Choose and unpack Debian packages
Status: implemented
Implemented in: packaging/
This process consists of the following steps, each done by a separate command line program:
- Update-avail: Get Packages.gz lists from Debian repository, based on sources.list file, and combine into a single Packages file.
- Choose: Given initial package (e.g. firefox), build list of all dependencies.
- Fetch: Download .deb files from package list and check MD5 hashes. Store in a cache directory using hashes as filenames.
- Unpack: Unpack the selected packages.
- Optional steps: Run preinst/postinst scripts. These often require dpkg to be working, so another step is to populate the /var/lib/dpkg directory with details of the chosen packages, as debootstrap does.
Arguments involved in process:
- sources.list file
- cache dir for Packages.gz files
- Packages file: list of all available packages
- Packages file: list of chosen packages
- cache directory for storing .deb packages (by package name, by hash)
- cache directory for storing unpacked .debs (control and main data)
- destination directory for unpacking
Contents
Duplicating dpkg/APT
We are reimplementing functionality that is provided by dpkg and APT.
Their functionality can be split into smaller, better-defined steps. Intermediate formats will be defined. This allows for more tweaking at each stage. Steps can be replaced independently.
dpkg and APT overlap: both check dependencies.
In some cases what we do can be simpler than what dpkg/APT do. We never upgrade or uninstall packages.
"Update-avail" step
Usage:
plash-pkg-update-avail
Reads the "sources.list" file (from the current directory). Downloads Packages indexes for each repository listed there (these are cached in the "package-lists" directory), and combines these into a single Packages index, which it outputs to "package-lists/Packages.combined".
Equivalent to "apt-get update", although "update-avail" is more descriptive than just "update".
APT will use DiffIndex to download diffs (which are in ed format). We can omit this for a first cut.
APT fetches the Releases file which contains hashes of the Packages files and is signed with the repository's private key.
"Choose" step
Usage:
plash-pkg-choose <output-dir> <dependency>...
Examples:
plash-pkg-choose firefox/ firefox plash-pkg-choose gnumeric "gnumeric, plash-gtk-powerbox (> 1.0.0)"
Chooses a set of packages that satisfy the specified dependencies. Each dependency can be given in the same format as the "Depends" field of a Debian control file. The list of available packages is read from "package-lists/Packages.combined". The tool writes the list of chosen packages to "<output-dir>/package-list". This is formatted as a cut-down Packages file.
Any packages in the repository marked as "Essential: yes" are added to the output list, even if there are no explicit dependencies on them. This is a conservative approach: though it will include a number of packages that will very likely be needed (bash, libc6), it also includes system tools that will likely not be needed (e2fsprogs).
Other files are written to <output-dir> for debugging purposes. The "choose-log" file shows a tree of the chosen packages. "degrees" lists the chosen packages by degree of separation from the initial dependencies.
An initial cut does not need to check versioned dependencies. It does not need to handle "Provides" or "Conflicts" or "Replaces".
"Fetch" step
Usage:
plash-pkg-fetch <package-list-file>
Example:
plash-pkg-fetch firefox/package-list
Takes a list of chosen packages (typically the result of the "choose" step), and downloads the .deb files of those packages. It stores the downloaded files in the "cache" directory. It will try looking in "/var/cache/apt/archives" for the required files before resorting to downloading them.
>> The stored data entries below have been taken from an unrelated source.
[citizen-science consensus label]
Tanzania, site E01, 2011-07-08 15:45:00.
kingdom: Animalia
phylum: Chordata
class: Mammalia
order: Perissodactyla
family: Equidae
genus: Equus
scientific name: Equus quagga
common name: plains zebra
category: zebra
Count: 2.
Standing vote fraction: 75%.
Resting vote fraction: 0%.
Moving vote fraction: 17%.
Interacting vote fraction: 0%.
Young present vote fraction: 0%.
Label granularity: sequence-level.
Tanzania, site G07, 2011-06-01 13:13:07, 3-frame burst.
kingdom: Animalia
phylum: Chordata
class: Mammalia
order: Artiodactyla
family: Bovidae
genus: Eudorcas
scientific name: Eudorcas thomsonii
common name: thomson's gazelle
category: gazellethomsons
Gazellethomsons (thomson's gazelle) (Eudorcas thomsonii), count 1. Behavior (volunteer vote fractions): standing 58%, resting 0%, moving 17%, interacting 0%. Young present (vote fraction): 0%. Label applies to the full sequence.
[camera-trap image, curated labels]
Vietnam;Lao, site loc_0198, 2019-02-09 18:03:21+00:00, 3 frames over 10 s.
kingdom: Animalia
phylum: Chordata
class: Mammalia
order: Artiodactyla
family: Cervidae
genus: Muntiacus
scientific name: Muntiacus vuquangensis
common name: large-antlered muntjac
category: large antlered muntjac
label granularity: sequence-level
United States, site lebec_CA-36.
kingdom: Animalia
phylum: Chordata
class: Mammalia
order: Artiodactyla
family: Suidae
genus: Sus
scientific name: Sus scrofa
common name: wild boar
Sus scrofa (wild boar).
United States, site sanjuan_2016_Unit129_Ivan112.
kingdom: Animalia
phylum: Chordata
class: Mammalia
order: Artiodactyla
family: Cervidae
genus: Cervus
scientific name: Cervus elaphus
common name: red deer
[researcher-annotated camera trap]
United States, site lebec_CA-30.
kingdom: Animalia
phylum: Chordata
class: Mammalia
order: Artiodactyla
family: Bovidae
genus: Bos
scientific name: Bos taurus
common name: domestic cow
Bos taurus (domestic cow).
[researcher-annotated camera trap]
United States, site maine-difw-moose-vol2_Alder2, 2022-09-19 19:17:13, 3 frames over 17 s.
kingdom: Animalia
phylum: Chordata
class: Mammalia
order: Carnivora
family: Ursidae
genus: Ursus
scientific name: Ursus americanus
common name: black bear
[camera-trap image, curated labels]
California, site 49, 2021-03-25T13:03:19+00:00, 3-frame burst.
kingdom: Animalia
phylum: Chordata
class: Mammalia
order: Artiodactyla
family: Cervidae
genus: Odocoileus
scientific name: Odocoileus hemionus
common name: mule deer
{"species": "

The tool will print the total size of the files that need to be fetched. If this is not zero, it will prompt before starting the download.
"Unpack" step
Usage:
plash-pkg-unpack <package-list-file> <destination-dir>
Example:
plash-pkg-unpack firefox/package-list firefox/unpacked
Unpacks the packages in the list into the destination directory. This tool will share packages' files between destination directories: It first unpacks each package into the "unpack-cache" directory (if they have not been unpacked there already). It then hard links the packages' files into the destination directory. Hence file inodes are shared between destinations, although directory inodes are not.
Package list files
We extend the Packages file format with a "Base-URL" field, to which the existing "Filename" field can be appended to give a URL where the .deb can be downloaded. This is just a location hint -- the content is verified using the MD5 hash.
Tasks
Rewrite plash-pkg Perl code in Python
Have plash-pkg scripts and modules installed into Debian package
In the "cache" and "unpack-cache" directories, include hashes in filenames
Add *.list files to /var/lib/dpkg/info to allow Python postinsts to work
Move config/cache dirs from current directory to ~/.cache/plash-pkg
Not being implemented
- Downloading Releases file from Debian repository and checking signatures on Packages files. Checking signatures requires configuring public keys to check against. With APT, the keys are stored in a .gpg file next to sources.list.
The code puts untrusted strings into filenames. In future it should access the filesystem via the FsObj interface so that filenames cannot escape a directory using "..".